**Prompt**. In the excerpt about credit card debt collection below, what happened to Ramos when Bank of America found out what she was doing?

Ramos' job was to call customers who were delinquent on their credit card payments and either get them get on a program to help them out, or encourage them to get caught up if they didn't qualify. Too often for Ramos' liking, folks didn't qualify. 

"There was something inherently evil about my job," she said. "So I stopped denying people" who needed assistance but didn't qualify.

When Bank of America caught wind of what she was doing, she was fired. But she doesn't single out her former employer: She maintains that the entire system is broken. "I feel like there's a real credit problem in this country," she said. "Now we have 30 percent interest rates, $39 late fees, and over-limit fees. I want the laws changed."

Sure, consumers have a right to be mad over exorbitant fees, especially from banks such as Citigroup (NYSE:C) and JPMorgan Chase (NYSE:JPM) that fed at the taxpayer trough after their own lending practices got them in a jam. Now it seems as if a lot of those same banks want to double-dip on the consumers who bailed them out in the first place.

**Data records**.
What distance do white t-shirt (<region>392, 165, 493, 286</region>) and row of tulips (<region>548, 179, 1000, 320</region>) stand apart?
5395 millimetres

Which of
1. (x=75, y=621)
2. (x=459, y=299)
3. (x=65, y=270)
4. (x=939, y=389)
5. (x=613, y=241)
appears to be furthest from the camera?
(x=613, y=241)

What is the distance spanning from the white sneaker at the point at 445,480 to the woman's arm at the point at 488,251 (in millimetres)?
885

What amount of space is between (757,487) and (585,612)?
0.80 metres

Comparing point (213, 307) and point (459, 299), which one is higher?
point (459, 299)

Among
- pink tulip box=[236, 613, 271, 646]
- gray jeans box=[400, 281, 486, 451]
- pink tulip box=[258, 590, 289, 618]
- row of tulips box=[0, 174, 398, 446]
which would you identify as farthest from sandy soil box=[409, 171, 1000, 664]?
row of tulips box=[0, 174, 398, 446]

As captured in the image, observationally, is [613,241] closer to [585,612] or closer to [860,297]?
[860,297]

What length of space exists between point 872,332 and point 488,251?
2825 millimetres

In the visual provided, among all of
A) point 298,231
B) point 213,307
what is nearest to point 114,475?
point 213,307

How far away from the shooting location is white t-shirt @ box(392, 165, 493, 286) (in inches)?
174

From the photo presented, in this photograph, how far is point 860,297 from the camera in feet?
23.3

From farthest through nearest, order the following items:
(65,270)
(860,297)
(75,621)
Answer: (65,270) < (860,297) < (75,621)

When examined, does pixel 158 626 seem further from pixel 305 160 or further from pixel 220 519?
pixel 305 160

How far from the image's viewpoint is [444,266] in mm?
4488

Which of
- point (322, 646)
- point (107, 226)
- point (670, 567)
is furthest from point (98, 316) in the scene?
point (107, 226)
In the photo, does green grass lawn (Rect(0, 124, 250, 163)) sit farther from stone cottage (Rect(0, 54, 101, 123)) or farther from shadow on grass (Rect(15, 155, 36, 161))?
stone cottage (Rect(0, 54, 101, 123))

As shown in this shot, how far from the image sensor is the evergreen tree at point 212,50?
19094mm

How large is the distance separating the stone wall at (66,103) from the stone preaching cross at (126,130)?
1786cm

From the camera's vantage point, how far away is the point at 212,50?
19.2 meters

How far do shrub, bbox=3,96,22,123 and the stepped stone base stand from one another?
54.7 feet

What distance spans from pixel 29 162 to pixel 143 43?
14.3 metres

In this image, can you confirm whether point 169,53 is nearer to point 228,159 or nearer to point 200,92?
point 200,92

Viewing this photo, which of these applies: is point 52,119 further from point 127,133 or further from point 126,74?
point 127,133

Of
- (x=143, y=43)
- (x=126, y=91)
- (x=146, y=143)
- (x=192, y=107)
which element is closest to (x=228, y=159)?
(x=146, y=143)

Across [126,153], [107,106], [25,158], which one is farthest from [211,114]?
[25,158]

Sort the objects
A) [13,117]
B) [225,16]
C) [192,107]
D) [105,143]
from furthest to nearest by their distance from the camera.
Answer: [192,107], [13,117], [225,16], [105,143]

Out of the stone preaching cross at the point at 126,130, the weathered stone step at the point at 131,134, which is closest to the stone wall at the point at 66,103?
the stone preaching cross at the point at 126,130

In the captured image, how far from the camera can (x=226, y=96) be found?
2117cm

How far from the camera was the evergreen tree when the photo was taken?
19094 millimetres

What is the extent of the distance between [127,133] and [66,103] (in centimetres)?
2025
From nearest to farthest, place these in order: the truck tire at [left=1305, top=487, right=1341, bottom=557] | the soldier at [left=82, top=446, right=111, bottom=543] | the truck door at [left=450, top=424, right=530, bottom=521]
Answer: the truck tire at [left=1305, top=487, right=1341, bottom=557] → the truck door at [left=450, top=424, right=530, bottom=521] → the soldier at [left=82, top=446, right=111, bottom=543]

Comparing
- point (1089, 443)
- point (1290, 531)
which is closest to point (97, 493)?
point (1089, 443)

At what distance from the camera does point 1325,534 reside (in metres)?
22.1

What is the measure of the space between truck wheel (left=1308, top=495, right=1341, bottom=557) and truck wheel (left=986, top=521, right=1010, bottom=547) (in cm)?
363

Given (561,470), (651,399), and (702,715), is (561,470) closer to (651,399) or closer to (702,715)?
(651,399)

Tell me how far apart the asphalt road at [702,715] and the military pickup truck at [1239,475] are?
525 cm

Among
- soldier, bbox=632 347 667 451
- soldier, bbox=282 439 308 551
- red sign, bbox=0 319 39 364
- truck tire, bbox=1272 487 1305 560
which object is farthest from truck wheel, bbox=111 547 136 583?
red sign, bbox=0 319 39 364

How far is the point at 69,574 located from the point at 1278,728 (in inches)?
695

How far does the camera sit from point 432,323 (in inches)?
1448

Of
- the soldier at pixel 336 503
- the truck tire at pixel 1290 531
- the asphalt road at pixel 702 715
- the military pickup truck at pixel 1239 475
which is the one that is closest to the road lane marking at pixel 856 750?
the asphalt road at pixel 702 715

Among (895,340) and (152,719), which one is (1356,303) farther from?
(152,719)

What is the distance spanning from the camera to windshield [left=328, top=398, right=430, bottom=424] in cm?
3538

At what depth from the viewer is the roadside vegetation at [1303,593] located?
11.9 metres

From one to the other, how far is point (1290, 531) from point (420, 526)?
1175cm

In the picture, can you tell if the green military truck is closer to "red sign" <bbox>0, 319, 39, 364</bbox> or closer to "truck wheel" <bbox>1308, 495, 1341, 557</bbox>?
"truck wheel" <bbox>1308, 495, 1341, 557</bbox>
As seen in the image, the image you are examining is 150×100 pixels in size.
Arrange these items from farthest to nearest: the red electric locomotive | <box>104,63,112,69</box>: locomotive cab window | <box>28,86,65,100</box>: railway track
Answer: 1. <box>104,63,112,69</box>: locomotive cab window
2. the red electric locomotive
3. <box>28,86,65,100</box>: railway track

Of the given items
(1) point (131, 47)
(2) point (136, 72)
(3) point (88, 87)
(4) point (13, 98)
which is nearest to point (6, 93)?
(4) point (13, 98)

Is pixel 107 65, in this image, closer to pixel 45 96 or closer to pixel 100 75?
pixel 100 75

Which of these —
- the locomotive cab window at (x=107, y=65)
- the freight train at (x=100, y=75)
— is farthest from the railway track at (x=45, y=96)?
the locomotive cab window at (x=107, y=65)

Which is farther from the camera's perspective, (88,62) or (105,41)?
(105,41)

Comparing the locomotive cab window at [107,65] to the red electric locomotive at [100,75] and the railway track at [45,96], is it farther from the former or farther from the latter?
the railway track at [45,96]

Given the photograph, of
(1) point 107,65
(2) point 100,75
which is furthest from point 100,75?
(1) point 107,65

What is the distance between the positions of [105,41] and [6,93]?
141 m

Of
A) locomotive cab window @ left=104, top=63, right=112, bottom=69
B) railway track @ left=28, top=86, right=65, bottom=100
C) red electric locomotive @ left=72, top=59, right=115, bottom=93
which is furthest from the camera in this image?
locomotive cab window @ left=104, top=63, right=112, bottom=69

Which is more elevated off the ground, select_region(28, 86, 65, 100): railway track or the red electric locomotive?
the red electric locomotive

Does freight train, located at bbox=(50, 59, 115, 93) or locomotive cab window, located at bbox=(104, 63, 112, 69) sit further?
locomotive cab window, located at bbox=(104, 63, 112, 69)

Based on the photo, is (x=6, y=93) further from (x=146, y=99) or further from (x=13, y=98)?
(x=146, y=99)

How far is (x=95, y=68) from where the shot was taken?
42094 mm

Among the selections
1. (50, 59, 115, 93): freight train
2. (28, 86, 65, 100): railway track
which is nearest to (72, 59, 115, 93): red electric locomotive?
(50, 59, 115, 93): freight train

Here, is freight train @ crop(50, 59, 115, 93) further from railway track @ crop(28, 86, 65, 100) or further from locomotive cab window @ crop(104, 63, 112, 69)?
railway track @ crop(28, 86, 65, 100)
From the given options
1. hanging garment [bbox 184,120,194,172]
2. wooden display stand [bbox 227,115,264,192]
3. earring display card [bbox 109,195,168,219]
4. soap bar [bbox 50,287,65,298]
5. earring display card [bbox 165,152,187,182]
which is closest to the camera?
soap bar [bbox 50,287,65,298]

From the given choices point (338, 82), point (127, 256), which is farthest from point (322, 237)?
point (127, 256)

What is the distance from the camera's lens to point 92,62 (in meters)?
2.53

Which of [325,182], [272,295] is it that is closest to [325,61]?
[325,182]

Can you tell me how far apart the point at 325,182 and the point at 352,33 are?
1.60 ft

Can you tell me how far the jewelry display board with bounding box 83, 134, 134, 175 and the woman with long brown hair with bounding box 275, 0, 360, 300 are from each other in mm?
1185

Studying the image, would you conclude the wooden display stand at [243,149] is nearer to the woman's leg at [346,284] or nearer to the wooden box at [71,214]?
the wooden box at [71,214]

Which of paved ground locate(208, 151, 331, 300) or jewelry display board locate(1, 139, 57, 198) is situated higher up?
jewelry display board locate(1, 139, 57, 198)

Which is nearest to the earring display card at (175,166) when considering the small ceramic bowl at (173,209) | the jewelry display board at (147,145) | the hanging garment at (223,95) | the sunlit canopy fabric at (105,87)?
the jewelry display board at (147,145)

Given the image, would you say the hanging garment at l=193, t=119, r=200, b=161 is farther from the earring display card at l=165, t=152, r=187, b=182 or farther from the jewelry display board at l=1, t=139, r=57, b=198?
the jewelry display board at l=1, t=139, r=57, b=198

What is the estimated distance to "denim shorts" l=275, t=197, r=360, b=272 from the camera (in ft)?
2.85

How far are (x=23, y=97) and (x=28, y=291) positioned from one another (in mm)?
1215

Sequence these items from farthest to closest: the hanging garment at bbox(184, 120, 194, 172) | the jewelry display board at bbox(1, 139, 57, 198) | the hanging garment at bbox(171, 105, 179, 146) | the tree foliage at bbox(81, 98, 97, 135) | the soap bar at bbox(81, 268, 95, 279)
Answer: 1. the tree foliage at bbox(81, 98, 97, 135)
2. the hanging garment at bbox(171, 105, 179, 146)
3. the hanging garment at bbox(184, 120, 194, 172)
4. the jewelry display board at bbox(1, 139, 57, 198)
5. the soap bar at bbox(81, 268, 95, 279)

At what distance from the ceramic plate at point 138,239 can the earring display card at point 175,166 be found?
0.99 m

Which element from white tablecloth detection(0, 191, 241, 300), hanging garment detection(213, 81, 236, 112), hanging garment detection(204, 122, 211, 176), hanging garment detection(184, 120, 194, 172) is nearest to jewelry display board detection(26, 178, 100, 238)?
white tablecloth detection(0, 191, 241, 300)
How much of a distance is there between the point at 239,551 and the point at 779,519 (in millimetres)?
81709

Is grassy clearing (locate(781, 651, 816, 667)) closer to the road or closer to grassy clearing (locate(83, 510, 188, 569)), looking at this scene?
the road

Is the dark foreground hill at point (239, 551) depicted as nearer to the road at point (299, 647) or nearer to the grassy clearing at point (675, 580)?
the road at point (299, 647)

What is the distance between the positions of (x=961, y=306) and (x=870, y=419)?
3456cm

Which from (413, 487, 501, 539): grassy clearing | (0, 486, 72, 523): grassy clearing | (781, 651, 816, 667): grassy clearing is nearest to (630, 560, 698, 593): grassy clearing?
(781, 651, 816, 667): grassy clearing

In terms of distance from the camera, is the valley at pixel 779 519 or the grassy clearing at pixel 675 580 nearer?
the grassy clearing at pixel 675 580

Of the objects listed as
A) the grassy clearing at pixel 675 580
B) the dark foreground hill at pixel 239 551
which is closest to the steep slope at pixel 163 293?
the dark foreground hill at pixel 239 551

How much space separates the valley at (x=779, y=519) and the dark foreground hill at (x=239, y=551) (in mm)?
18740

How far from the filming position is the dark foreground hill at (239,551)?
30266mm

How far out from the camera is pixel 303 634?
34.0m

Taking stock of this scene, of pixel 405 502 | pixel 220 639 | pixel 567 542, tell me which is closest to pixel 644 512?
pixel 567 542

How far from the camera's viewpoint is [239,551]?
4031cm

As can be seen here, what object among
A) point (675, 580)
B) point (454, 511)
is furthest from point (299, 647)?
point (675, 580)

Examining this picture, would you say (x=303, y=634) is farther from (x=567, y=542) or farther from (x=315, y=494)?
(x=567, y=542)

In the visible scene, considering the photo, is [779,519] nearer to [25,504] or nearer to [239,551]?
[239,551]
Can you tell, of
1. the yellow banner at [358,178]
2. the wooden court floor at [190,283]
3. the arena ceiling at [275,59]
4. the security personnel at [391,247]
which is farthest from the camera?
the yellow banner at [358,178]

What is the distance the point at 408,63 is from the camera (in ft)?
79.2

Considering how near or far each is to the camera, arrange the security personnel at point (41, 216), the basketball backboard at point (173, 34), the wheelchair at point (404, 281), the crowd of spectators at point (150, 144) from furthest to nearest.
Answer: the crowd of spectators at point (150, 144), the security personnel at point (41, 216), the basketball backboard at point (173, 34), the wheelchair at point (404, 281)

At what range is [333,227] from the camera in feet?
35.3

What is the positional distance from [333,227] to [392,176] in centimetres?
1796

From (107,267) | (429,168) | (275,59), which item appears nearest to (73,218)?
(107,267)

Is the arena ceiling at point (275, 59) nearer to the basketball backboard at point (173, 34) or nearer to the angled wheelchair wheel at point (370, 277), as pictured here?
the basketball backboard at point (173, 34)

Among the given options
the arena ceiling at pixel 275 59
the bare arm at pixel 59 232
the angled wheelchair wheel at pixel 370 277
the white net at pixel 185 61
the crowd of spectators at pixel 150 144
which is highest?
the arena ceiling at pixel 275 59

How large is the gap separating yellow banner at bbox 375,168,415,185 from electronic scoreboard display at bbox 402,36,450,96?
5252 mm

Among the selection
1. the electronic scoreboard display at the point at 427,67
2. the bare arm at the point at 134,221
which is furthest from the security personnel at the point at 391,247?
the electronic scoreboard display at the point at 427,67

**Task response**. She was fired.